FUNDAMENTALS: Last weeks devastating earthquake is enough to potentially detract 0.5% of growth from the New Zealand economy, further complicating a recovery that was already shaky given the imbalance of domestic factors and the strains of the global stabilization. In the aftermath of the earthquake, the market has seen expectations for one or two quarter-point rate future hikes turn into a forecast for 10 bps of cuts. The market has fully priced in the possibility of a 25 bps cut at the next meeting on March 9th and there is debate that the move could be as large as 50 basis points. Maintaining rates is one thing; but seeing yield potential drop is another altogether. As interest rate expectations have retreated over the past week, we have seen the Kiwi react in kind and while this slide has clear fundamental roots, we need to be cautious in our expectations of a trend reversal. The Kiwis 3.00% yield will offer a strong reason for investors to keep capital in the market until there is confirmation that a rate cut is on the way. At the same time, the view of market wide risk appetite sentiment will play a more prominent role here. Normally, a high yielding currency would still attract support when short term risk appetite sentiment has a corrective pullback, but the wider market’s bearings will be seen as a added weight to the RBNZ’s’ efforts going forward. Apart from the early week Trade Balance and business confidence reports, the economic calendar is empty for the Kiwi which means price action is likely to be determined by wider market sentiment going forward. All in all, the markets panicked reaction to the earthquake and its implications may be slowly retraced over the coming week as investors acclimatize to the new fundamental reality for the Kiwi Dollar with accompanying U.S. Dollar weakness.

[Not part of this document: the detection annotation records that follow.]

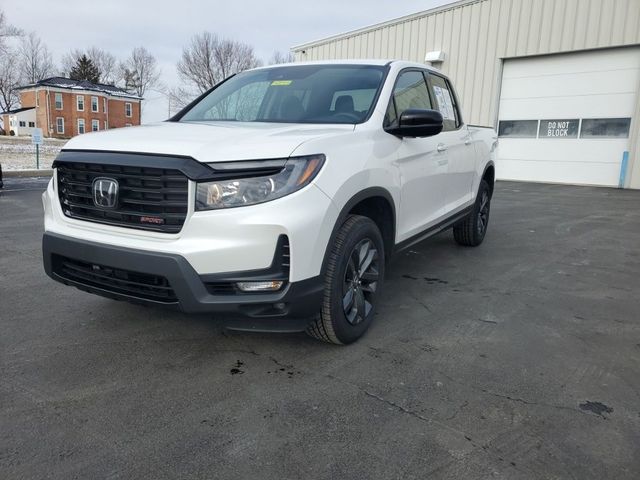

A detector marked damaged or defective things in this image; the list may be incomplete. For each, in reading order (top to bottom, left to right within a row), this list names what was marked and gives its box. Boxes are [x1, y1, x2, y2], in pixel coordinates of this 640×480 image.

cracked asphalt [3, 181, 640, 480]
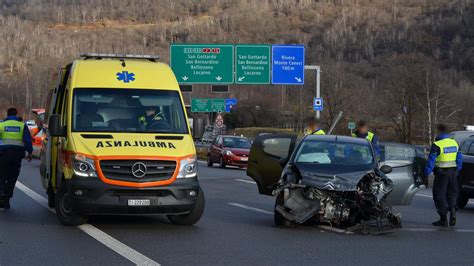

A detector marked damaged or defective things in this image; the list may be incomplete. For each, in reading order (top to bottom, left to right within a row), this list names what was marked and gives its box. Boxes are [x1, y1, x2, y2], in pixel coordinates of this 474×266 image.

damaged car [248, 134, 426, 232]
car engine exposed [274, 170, 400, 233]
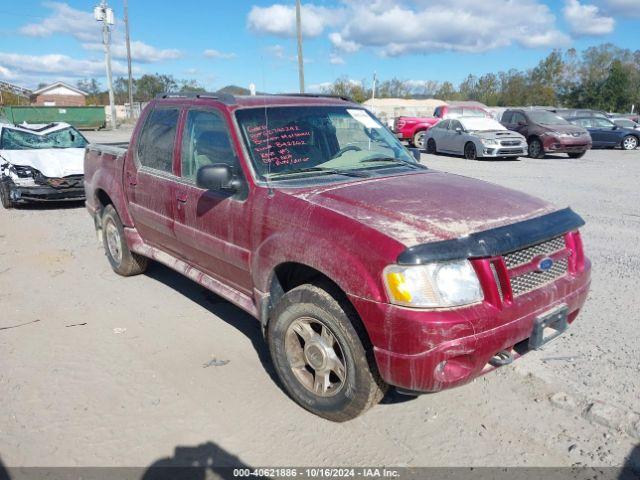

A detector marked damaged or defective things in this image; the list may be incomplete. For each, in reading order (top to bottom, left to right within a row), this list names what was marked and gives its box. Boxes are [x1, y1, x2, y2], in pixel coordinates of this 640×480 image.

white damaged car [0, 121, 87, 207]
white damaged car [424, 116, 524, 160]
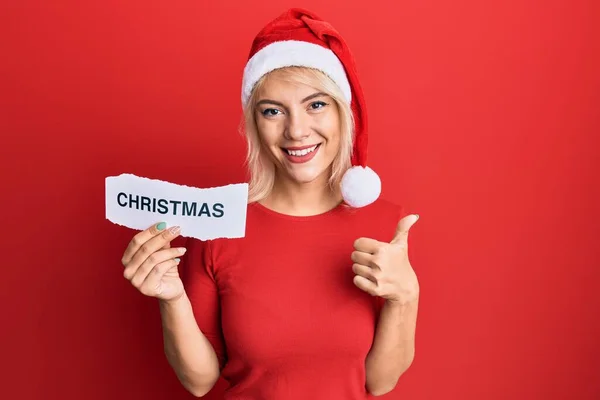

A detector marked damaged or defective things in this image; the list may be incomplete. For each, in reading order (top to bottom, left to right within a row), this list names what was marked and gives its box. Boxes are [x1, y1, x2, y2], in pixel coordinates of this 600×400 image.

torn paper [105, 173, 248, 241]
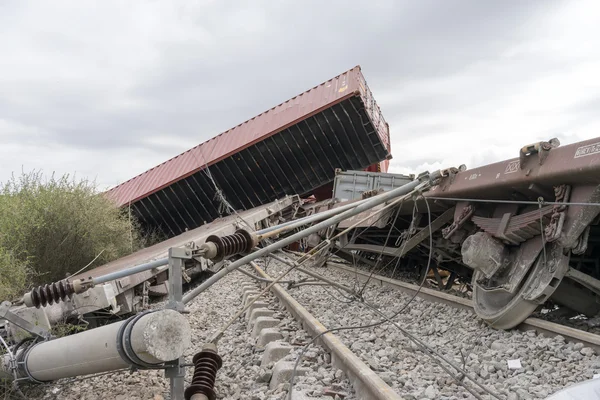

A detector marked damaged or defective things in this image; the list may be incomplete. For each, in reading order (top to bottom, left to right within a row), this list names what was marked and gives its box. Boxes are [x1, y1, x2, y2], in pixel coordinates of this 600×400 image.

rusty metal bracket [520, 138, 564, 169]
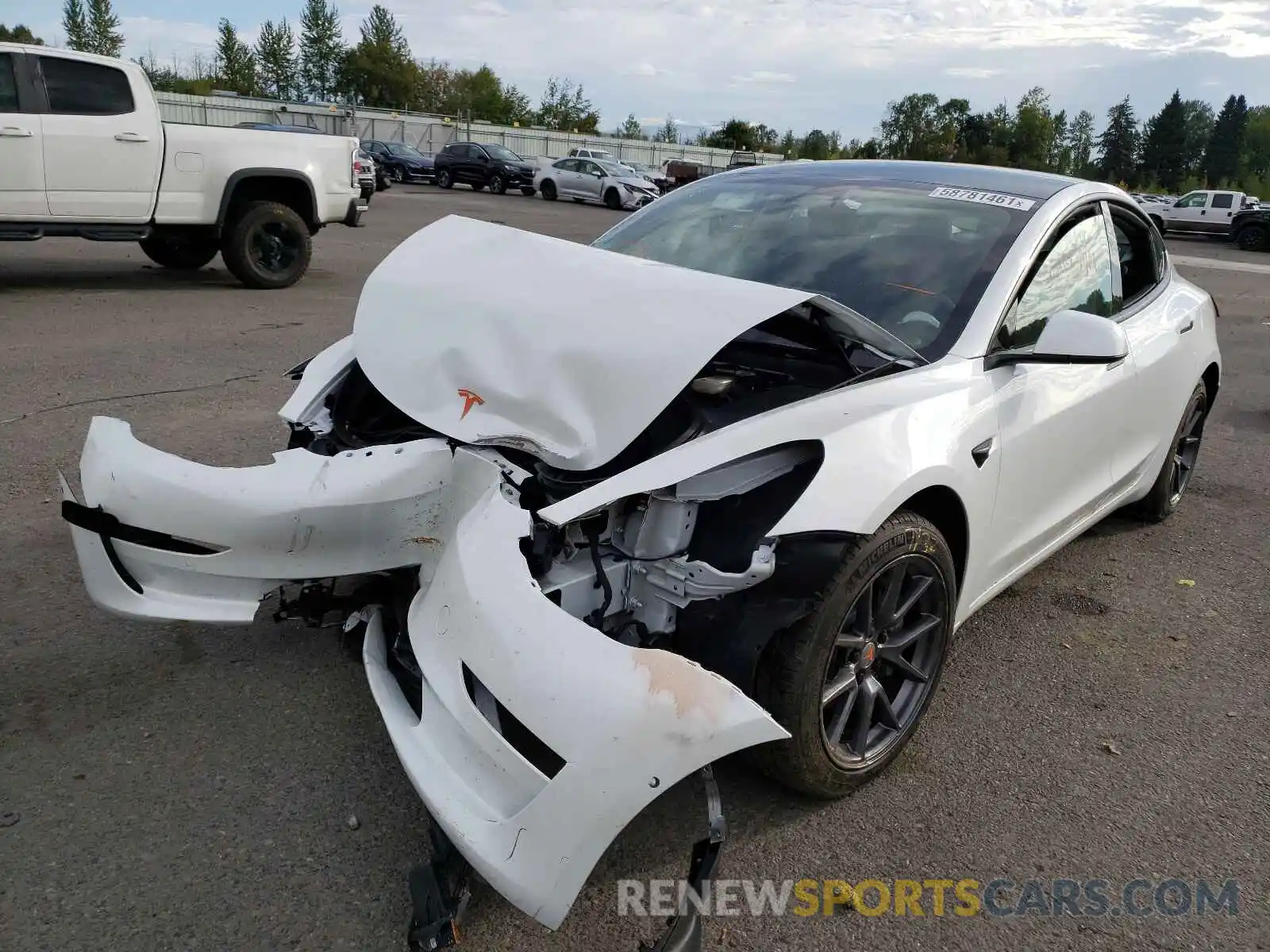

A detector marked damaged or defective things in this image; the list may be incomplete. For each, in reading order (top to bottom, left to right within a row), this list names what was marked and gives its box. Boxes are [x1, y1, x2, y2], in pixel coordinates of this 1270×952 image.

detached front bumper [67, 416, 792, 934]
crumpled white hood [356, 214, 813, 472]
damaged white tesla sedan [60, 162, 1219, 949]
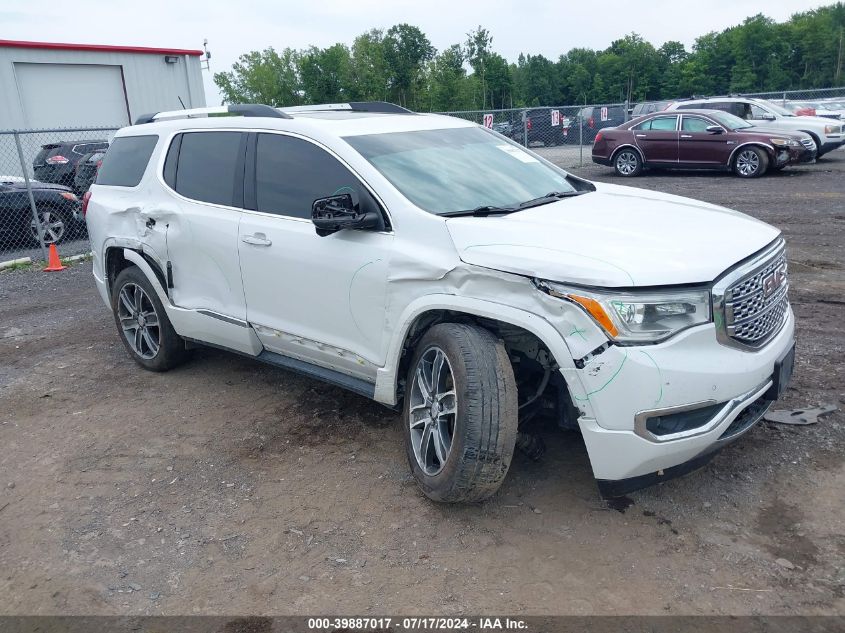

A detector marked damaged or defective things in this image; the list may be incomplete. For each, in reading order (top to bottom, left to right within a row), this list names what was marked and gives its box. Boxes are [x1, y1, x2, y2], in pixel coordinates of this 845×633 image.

crumpled front bumper [564, 308, 796, 486]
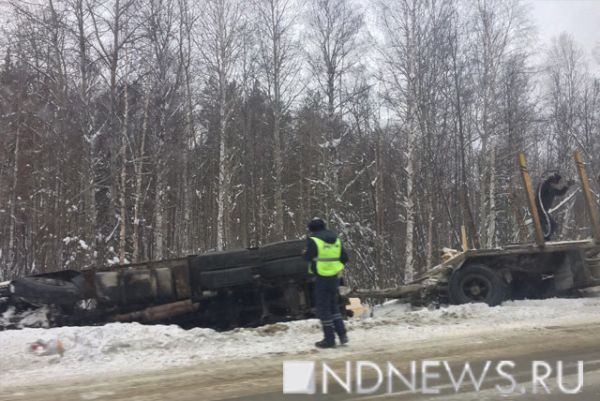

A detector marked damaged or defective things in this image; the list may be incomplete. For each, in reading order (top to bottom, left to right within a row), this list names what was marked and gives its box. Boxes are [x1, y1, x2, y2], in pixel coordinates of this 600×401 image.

burnt tire [11, 276, 82, 304]
burned truck wreck [0, 241, 324, 328]
burnt tire [448, 264, 508, 304]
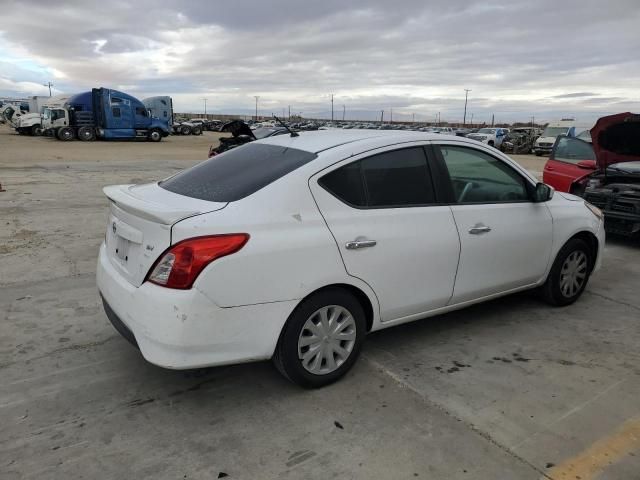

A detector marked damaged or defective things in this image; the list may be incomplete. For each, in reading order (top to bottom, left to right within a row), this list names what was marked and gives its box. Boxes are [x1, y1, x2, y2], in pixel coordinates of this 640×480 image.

pavement crack [362, 352, 552, 480]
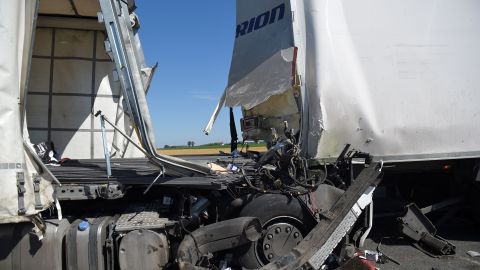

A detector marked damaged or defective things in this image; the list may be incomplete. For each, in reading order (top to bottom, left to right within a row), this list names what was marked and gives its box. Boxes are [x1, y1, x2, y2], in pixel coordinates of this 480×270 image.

damaged trailer wall [27, 15, 143, 159]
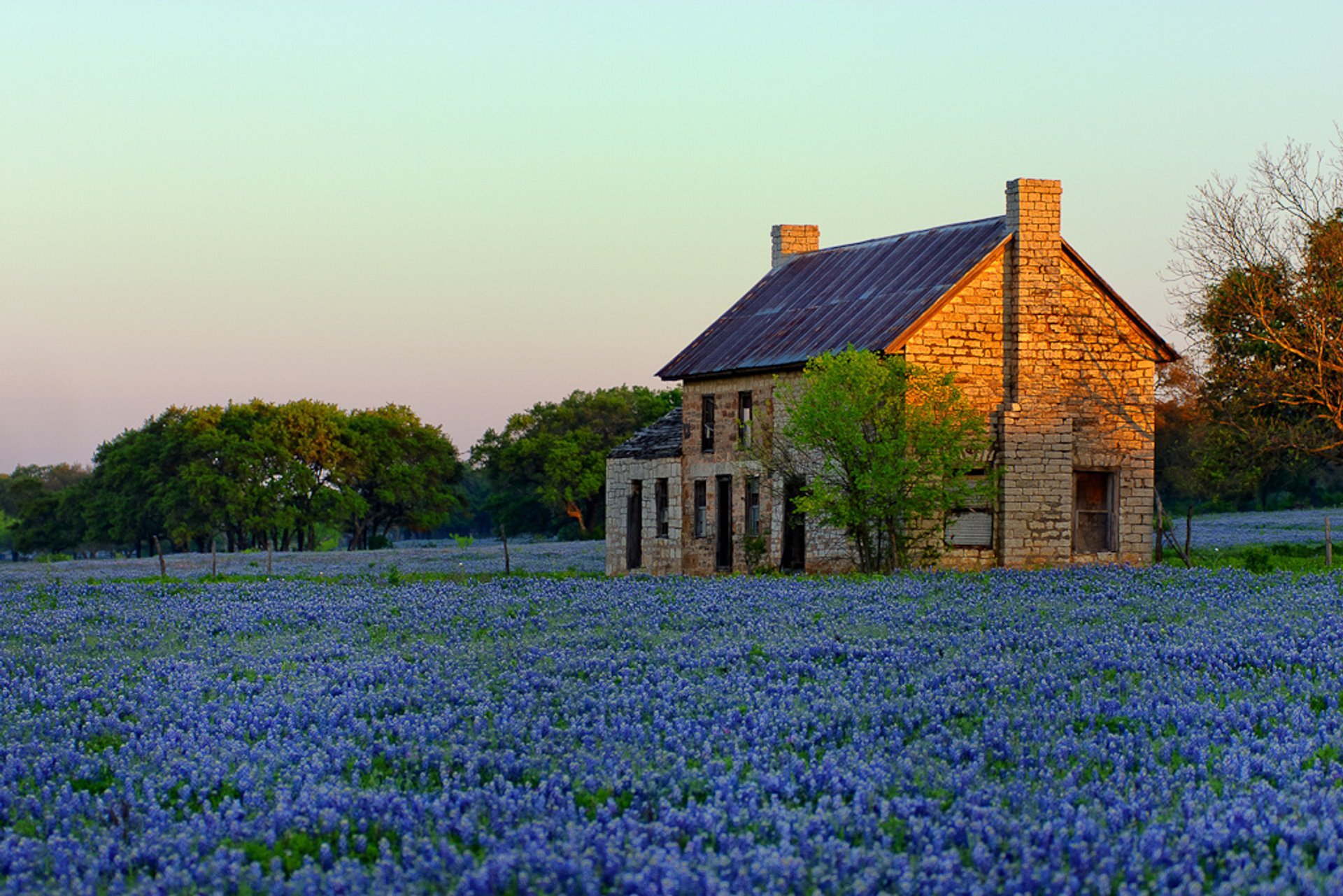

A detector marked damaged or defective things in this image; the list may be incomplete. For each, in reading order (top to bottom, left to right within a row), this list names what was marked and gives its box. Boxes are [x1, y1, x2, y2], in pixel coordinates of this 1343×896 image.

rusted metal roof [655, 219, 1009, 384]
rusted metal roof [609, 408, 682, 462]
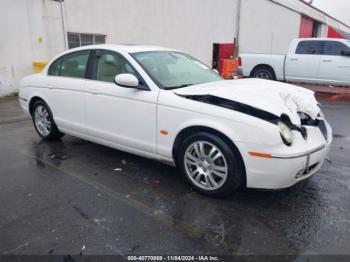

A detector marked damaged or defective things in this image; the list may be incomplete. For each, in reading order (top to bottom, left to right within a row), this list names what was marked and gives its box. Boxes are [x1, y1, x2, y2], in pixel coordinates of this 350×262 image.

crumpled hood [174, 78, 322, 125]
damaged front bumper [239, 119, 332, 190]
broken headlight assembly [278, 121, 294, 146]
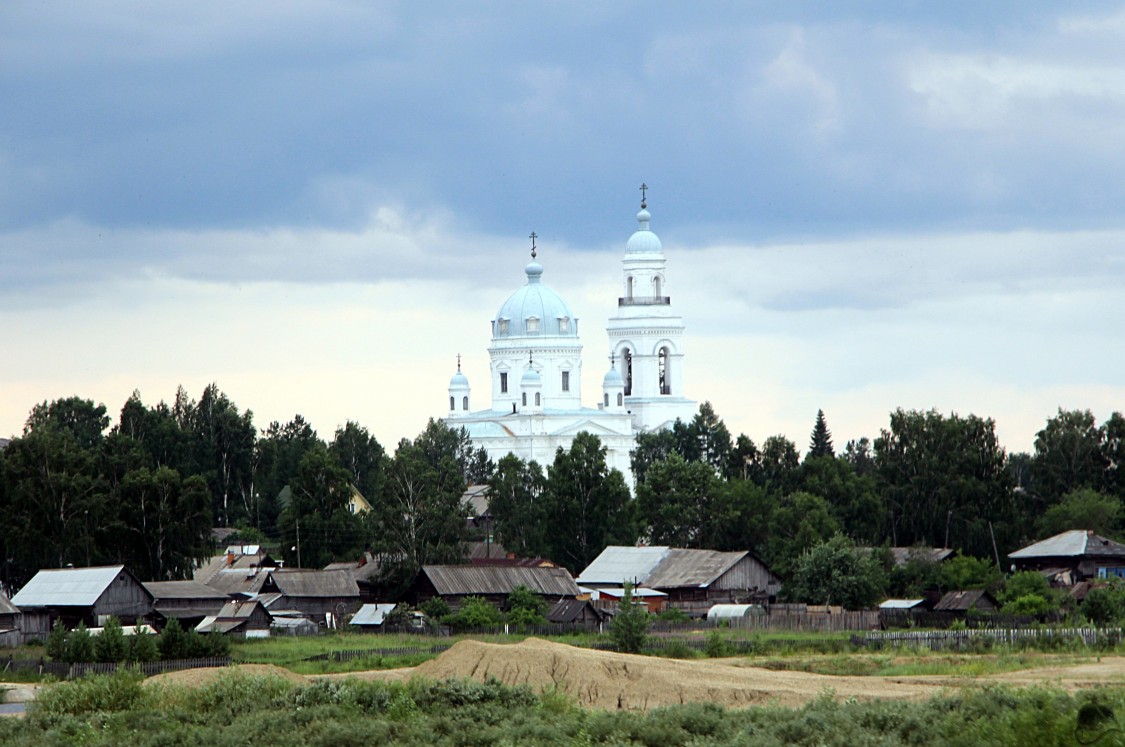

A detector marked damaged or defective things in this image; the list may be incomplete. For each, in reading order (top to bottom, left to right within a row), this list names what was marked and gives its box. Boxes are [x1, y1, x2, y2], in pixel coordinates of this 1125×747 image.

rusty metal roof [423, 567, 580, 594]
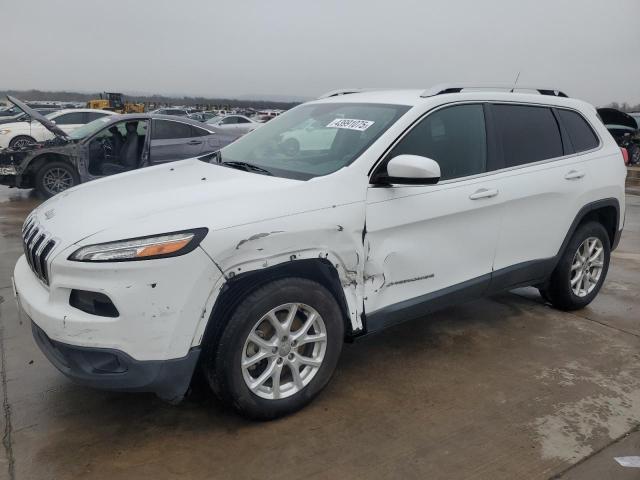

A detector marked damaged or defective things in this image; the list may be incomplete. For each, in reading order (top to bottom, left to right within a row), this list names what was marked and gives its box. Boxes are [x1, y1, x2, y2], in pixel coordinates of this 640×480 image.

damaged vehicle [0, 97, 240, 197]
damaged vehicle [13, 86, 624, 420]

TECHNICALS: NZDUSD has continued lower but found support just ahead of 0.7400. A drop below 0.7342 is needed to confirm our bearish bias. Until then, bullish potential does remain (although looking less certain) and a rebound to 0.7655 cannot be ruled out with a daily close above this level negating our bias. Near term resistance comes in by 0.7520/0.7575. We have two open short positions from 0.7475/0.7512 and with expected U.S. Dollar weakness over the coming day and weeks, confidence is waning to the short side. As such, we’ll be monitoring closely and may look to cut out of these positions early in the week to wait for a clearer picture to emerge.